TrecData2(question=Question(question='What is the capital of France?', metadata={}), label=1, metadata={'key': 'value'})
True
TrecData2(question=Question(question='What is the capital of France?', metadata={}), label=1, metadata={'key': 'value'})
True

Similarly, (1) all to_dict, to_json, and to_yaml works with exclude parameter to exclude some fields from the output, (2) you can use DataClassFormatType along with format_example_str method to specify the format type for the data example methods.

from adalflow.core import DataClassFormatType

example_str = example.format_example_str(DataClassFormatType.EXAMPLE_JSON)
print(example_str)

example_str = example.format_example_str(DataClassFormatType.EXAMPLE_YAML)
print(example_str)

Load data from dataset as example#

As we need to load or create an instance from a dataset, which is typically from Pytorch dataset or huggingface dataset and each data point is in the form of a dictionary.

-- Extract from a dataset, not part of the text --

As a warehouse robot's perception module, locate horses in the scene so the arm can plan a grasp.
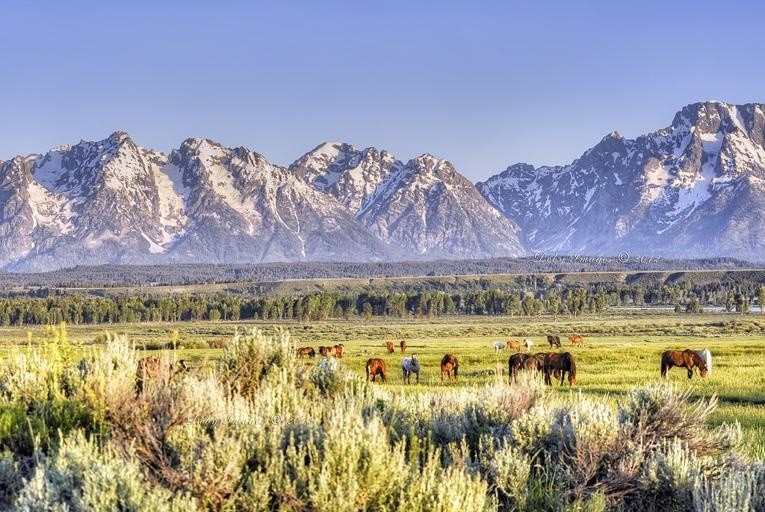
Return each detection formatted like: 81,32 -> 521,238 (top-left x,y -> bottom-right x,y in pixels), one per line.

How you want to describe your data format to LLMs might not match to the existing dataset’s key and the field name. You can simply do a bit customization to map the dataset’s key to the field name in your data class.

@dataclass
class OutputFormat(DataClass):
    thought: str = field(
        metadata={
            "desc": "Your reasoning to classify the question to class_name",
        }
    )
    class_name: str = field(metadata={"desc": "class_name"})
    class_index: int = field(metadata={"desc": "class_index in range[0, 5]"})

    @classmethod
    def from_dict(cls, data: Dict[str, object]):
        _COARSE_LABELS_DESC = [
            "Abbreviation",
            "Entity",
            "Description and abstract concept",
            "Human being",
            "Location",
            "Numeric value",
        ]
        data = {
            "thought": None,
            "class_index": data["coarse_label"],
            "class_name": _COARSE_LABELS_DESC[data["coarse_label"]],
        }
        return super().from_dict(data)

Note

If you are looking for data types we used to support each component or any other class like Optimizer, you can check out the core.types file.